J Pharmacokinet Biopharm. 1999 Apr;27(2):127-47. doi: 10.1023/a:1020670421957.

Abstract

The suppression of endogenous cortisol release is one of the major systemic side effects of inhaled corticosteroids in the treatment of asthma. The circadian rhythm of the endogenous cortisol release and the resulting plasma concentrations as well as the release suppression during corticosteroid therapy could previously be described with an integrated PK/PD model. Based on this model, a PK/PD approach was developed to quantify and predict the cumulative cortisol suppression (CCS) as a surrogate marker for the systemic activity of inhaled corticosteroid therapy. The presented method was applied to predict CCS after single doses and during short-term multiple dosing of the inhaled corticosteroids flunisolide (FLU), fluticasone propionate (FP), and triamcinolone acetonide (TCA), and after oral methylprednisolone as systemic reference therapy. Drug-specific PK and PD parameters were obtained from previous single-dose studies and extrapolated to the multiple-dose situation. For single dosing, a similar CCS within the range of 16-21% was predicted for FP 250 micrograms, FLU 500 micrograms, and TCA 1000 micrograms. For multiple dosing, a respective CCS of 28-33% was calculated for FLU 500 micrograms bid, FP 250 micrograms, bid, and TCA 1000 micrograms bid. Higher cortisol suppression compared to these single and multiple dosing regimens of the inhaled corticosteroids was predicted after oral doses of only 1 mg and 2 mg methylprednisolone, respectively. The predictive power of the approach was evaluated by comparing the PK/PD-based simulations with data reported previously in clinical studies. The predicted CCS values were in good correlation with the clinically observed results.

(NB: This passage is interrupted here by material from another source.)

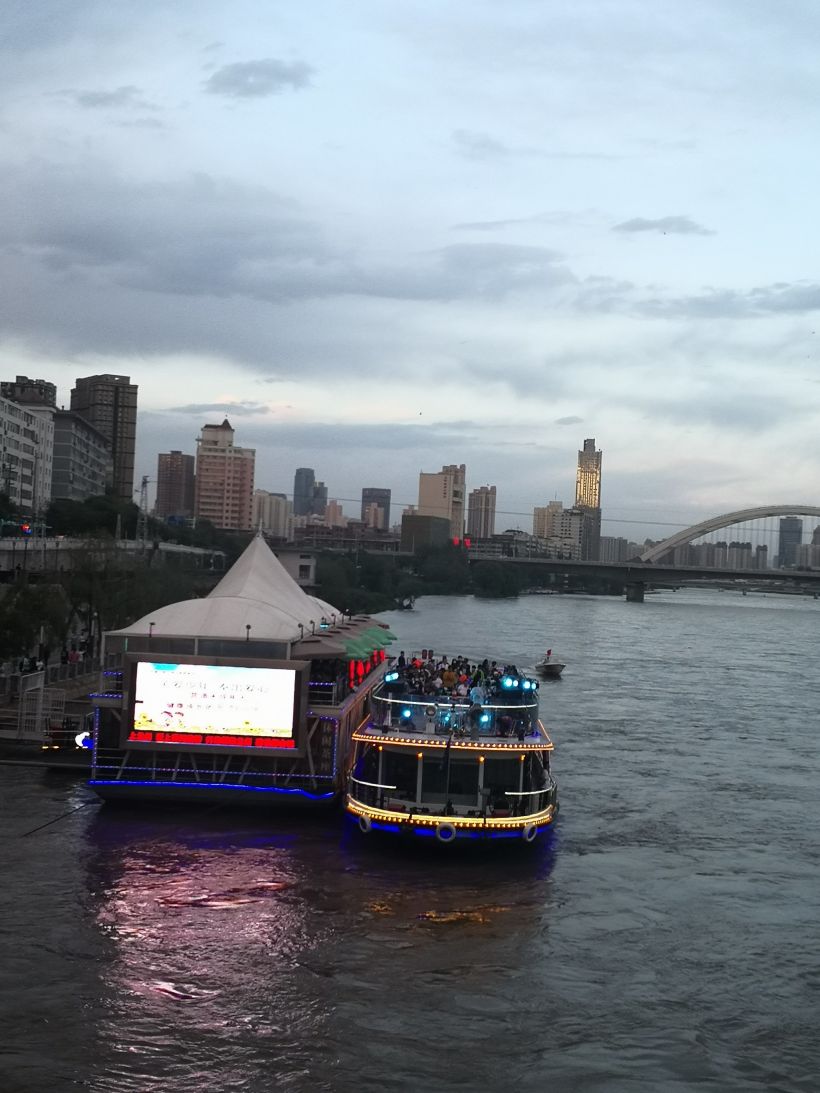 白塔山码头风情一览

Hence, the presented PK/PD approach allows valid predictions of CCS for single and short-term multiple dosing of inhaled corticosteroids and facilitates comparisons between different dosing regimens and steroids.

摘要

内源性皮质醇释放的抑制是吸入性糖皮质激素治疗哮喘的主要全身性副作用之一。内源性皮质醇释放的昼夜节律及其所导致的血浆浓度,以及糖皮质激素治疗期间的释放抑制,此前可用一个整合的药代动力学/药效学(PK/PD)模型来描述。基于该模型,开发了一种PK/PD方法,以量化和预测累积皮质醇抑制(CCS),作为吸入性糖皮质激素治疗全身性活性的替代标志物。所提出的方法用于预测吸入性糖皮质激素氟尼缩松(FLU)、丙酸氟替卡松(FP)和曲安奈德(TCA)单剂量给药后以及短期多次给药后的CCS,以及口服甲泼尼龙作为全身对照治疗后的CCS。药物特异性的PK和PD参数从先前的单剂量研究中获得,并外推至多次给药情况。对于单剂量给药,预测250微克FP、500微克FLU和1000微克TCA的CCS在16 - 21%范围内。对于多次给药,计算出500微克FLU每日两次、250微克FP每日两次和1000微克TCA每日两次的相应CCS分别为28 - 33%。分别口服仅1毫克和2毫克甲泼尼龙后,预测的皮质醇抑制高于这些吸入性糖皮质激素的单剂量和多次给药方案。通过将基于PK/PD的模拟结果与先前临床研究报告的数据进行比较,评估了该方法的预测能力。预测的CCS值与临床观察结果具有良好的相关性。因此,所提出的PK/PD方法能够有效预测吸入性糖皮质激素单剂量和短期多次给药后的CCS,并有助于比较不同给药方案和糖皮质激素之间的差异。